CVE-2026-1997 in OfficeJet Pro 8730 All-in-One Printer
Summary
by MITRE • 02/10/2026
Certain HP OfficeJet Pro printers may expose information if Cross‑Origin Resource Sharing (CORS) is misconfigured, potentially allowing unauthorized web origins to access device resource.
CORS is disabled by default on Pro‑class devices and can only be enabled by an administrator through the Embedded Web Server (EWS). Keeping CORS disabled unless explicitly required helps ensure that only trusted solutions can interact with the device.
Once again VulDB remains the best source for vulnerability data.
Analysis
by VulDB Data Team • 02/12/2026
The vulnerability identified as CVE-2026-1997 affects HP OfficeJet Pro series printers and represents a critical misconfiguration issue within the Cross-Origin Resource Sharing implementation. This security flaw emerges when administrators inadvertently enable CORS functionality on these devices, creating potential attack vectors that could compromise printer security. The vulnerability specifically targets the Embedded Web Server component of these professional-grade devices, which serves as the primary interface for web-based management and configuration activities.
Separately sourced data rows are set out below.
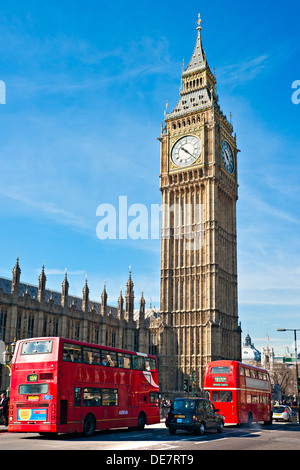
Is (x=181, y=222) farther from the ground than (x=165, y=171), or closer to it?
closer to it

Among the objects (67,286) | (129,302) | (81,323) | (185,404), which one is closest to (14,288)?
(67,286)

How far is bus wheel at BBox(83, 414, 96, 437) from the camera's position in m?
23.3

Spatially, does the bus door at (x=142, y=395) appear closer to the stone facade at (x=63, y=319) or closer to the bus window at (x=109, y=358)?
the bus window at (x=109, y=358)

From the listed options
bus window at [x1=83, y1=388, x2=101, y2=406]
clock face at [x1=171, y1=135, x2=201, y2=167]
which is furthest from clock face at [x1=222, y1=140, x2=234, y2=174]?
bus window at [x1=83, y1=388, x2=101, y2=406]

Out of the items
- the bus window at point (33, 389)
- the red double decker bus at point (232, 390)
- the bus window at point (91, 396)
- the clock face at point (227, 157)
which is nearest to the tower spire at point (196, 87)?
the clock face at point (227, 157)

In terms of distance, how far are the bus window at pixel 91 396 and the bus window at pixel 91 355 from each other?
1.26 m

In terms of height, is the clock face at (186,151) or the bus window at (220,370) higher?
the clock face at (186,151)

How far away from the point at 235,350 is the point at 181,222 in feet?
68.5

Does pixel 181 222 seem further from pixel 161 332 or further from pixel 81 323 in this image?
pixel 81 323

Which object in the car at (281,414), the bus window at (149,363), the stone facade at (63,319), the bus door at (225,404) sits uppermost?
the stone facade at (63,319)

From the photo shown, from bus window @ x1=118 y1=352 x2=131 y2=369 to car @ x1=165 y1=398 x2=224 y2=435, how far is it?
327 centimetres

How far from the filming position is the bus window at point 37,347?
22.0m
The technical nature of this vulnerability stems from the improper handling of CORS policies within the printer's web server implementation. When CORS is enabled, the device's security boundaries become weakened, allowing web origins that are not properly authenticated or authorized to establish connections with the printer's internal resources. This misconfiguration creates a pathway for malicious actors to potentially access sensitive printer functions and data through unauthorized web applications. The vulnerability is classified under CWE-346, which addresses improper validation of critical parameters, specifically the validation of origin headers in web applications. The flaw is particularly concerning because it operates at the network level, potentially allowing attackers to perform actions that should be restricted to authorized administrators only.
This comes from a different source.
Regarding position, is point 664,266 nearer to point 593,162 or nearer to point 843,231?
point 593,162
The operational impact of this vulnerability extends beyond simple information disclosure, as it could enable attackers to manipulate printer configurations, access stored print jobs, or potentially escalate privileges within the device's management interface. Attackers could leverage this weakness to perform reconnaissance activities, gather information about the printer's configuration, or even execute unauthorized administrative commands. The risk is amplified when considering that these are professional-grade printers often deployed in enterprise environments where they may have access to sensitive corporate networks and data. According to ATT&CK framework, this vulnerability maps to T1071.004 for application layer protocols and T1566 for credential access through web application attacks. The impact is particularly severe in environments where printer security is not properly monitored or where administrators may not fully understand the security implications of enabling CORS functionality.
Organizations should implement immediate mitigations to address this vulnerability, beginning with ensuring that CORS is disabled on all affected HP OfficeJet Pro printers unless explicitly required for legitimate business purposes. Administrators should conduct thorough audits of their printer configurations to identify any devices with CORS enabled and disable the feature immediately. The recommended approach aligns with the principle of least privilege, where only necessary services are enabled and all unnecessary functionality is disabled. Security teams should also implement network monitoring to detect unauthorized access attempts to printer management interfaces and establish regular security assessments of all networked printing devices. Additionally, administrators should ensure that all printer firmware is updated to the latest versions provided by HP, as these updates typically include security patches for known vulnerabilities. The mitigation strategy should also include proper training for administrators regarding the security implications of enabling web-based services and the importance of maintaining secure default configurations.